Il nuovo modello GPT-5.4, presentato da OpenAI a marzo 2026, rappresenta un’evoluzione importante nella corsa globale agli agenti di intelligenza artificiale autonomi. Secondo l’azienda, il sistema integra miglioramenti nelle capacità di ragionamento, programmazione e gestione di flussi di lavoro professionali, inclusi documenti, fogli di calcolo e presentazioni.
Una delle innovazioni principali riguarda le funzionalità native di utilizzo del computer. Il modello può interagire direttamente con dispositivi e software, eseguendo azioni come digitare comandi da tastiera, muovere il mouse o interpretare screenshot per completare attività. In pratica, GPT-5.4 può operare come un assistente digitale operativo, capace di lavorare su più applicazioni contemporaneamente.
OpenAI ha integrato il modello nella propria API e nella piattaforma di sviluppo Codex, mentre una versione denominata GPT-5.4 Thinking è stata implementata in ChatGPT per migliorare il ragionamento multi-passo e l’analisi di informazioni provenienti da diverse fonti.
Secondo l’azienda, il modello è anche più efficace nelle ricerche complesse: può condurre indagini iterative su più cicli, individuando fonti rilevanti anche in contesti informativi molto vasti, una capacità definita internamente come ricerca “ago nel pagliaio”.
Queste funzionalità si inseriscono nella strategia più ampia del settore tecnologico verso sistemi agentici, cioè reti di agenti software capaci di collaborare per svolgere compiti articolati online. Strumenti simili sono già stati sperimentati con piattaforme come ChatGPT Agent e altri sistemi autonomi che possono, ad esempio, pianificare acquisti o gestire attività digitali.

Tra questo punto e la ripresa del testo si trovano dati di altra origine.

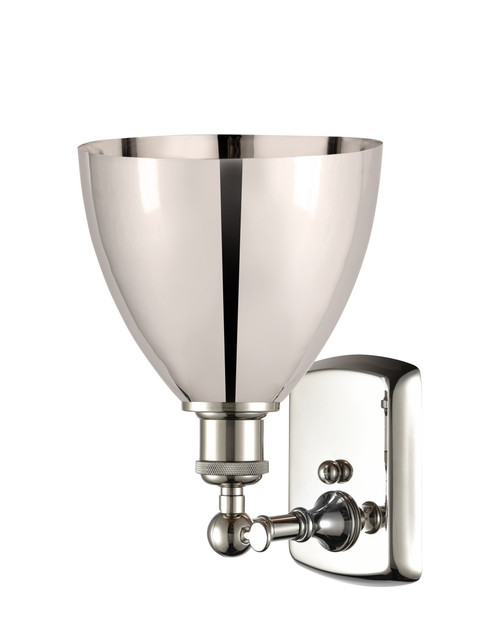 INNOVATIONS 516-1W-PN-MBD-75-PN 1-Light Sconce Polished Nickel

Secondo diversi analisti, gli agenti AI potrebbero trasformare il modo in cui le persone interagiscono con il software, passando da interfacce manuali a ecosistemi di automazione intelligente.
Approfondimento e cronologia
- 2023 – Diffusione globale dei modelli generativi come GPT-4 e Claude.

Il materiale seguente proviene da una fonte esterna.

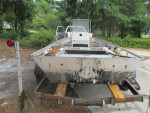 17' SEA NYMPH BASS ATTACKER MODEL AND TRAILER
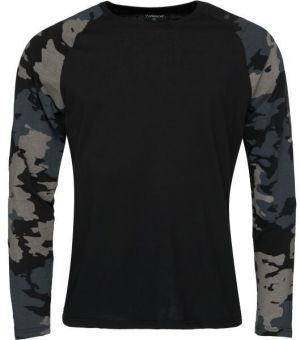 Willard EDVIND Pánske tričko, čierna, veľkosť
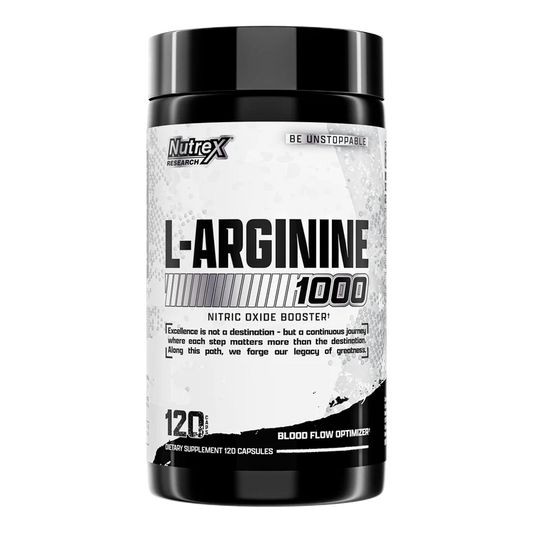 Nutrex L-Arginine 1000 mg - 120 Capsules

- 2024 – Prime sperimentazioni di agenti AI capaci di utilizzare strumenti e API.
- 2025 – Introduzione di sistemi agentici multi-modello e automazioni avanzate.

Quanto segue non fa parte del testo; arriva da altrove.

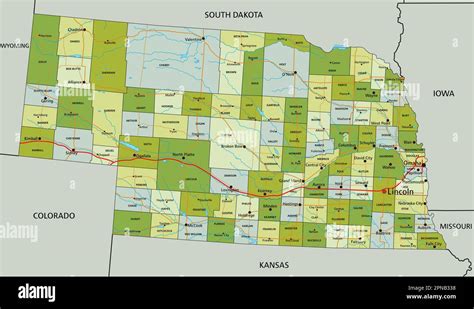Challenges of Implementing MAP Where Is Nebraska On The Map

- 2026 – Lancio di GPT-5.4 con controllo diretto del computer.
Fonti istituzionali e autorevoli
- OpenAI – https://openai.com
- The Verge – https://www.theverge.com
- Stanford HAI – https://hai.stanford.edu
- OECD AI Policy Observatory – https://oecd.ai
Consigli di approfondimento
- OECD – AI and the Future of Work
https://oecd.ai - Stanford HAI – AI Index Report
https://hai.stanford.edu/ai-index - European Commission – AI governance
https://digital-strategy.ec.europa.eu
Abstract: pro e rischi
Vantaggi
- maggiore automazione dei processi digitali
- incremento della produttività nelle attività professionali
- integrazione più efficiente tra software e strumenti AI
Rischi etici e sociali
- perdita di controllo umano nei processi decisionali
- vulnerabilità di sicurezza se gli agenti operano su sistemi critici
- aumento della dipendenza tecnologica
Nel lungo periodo, la diffusione degli agenti autonomi potrebbe ridefinire il rapporto tra esseri umani e software, trasformando l’interazione con il computer da strumento passivo a sistema decisionale attivo.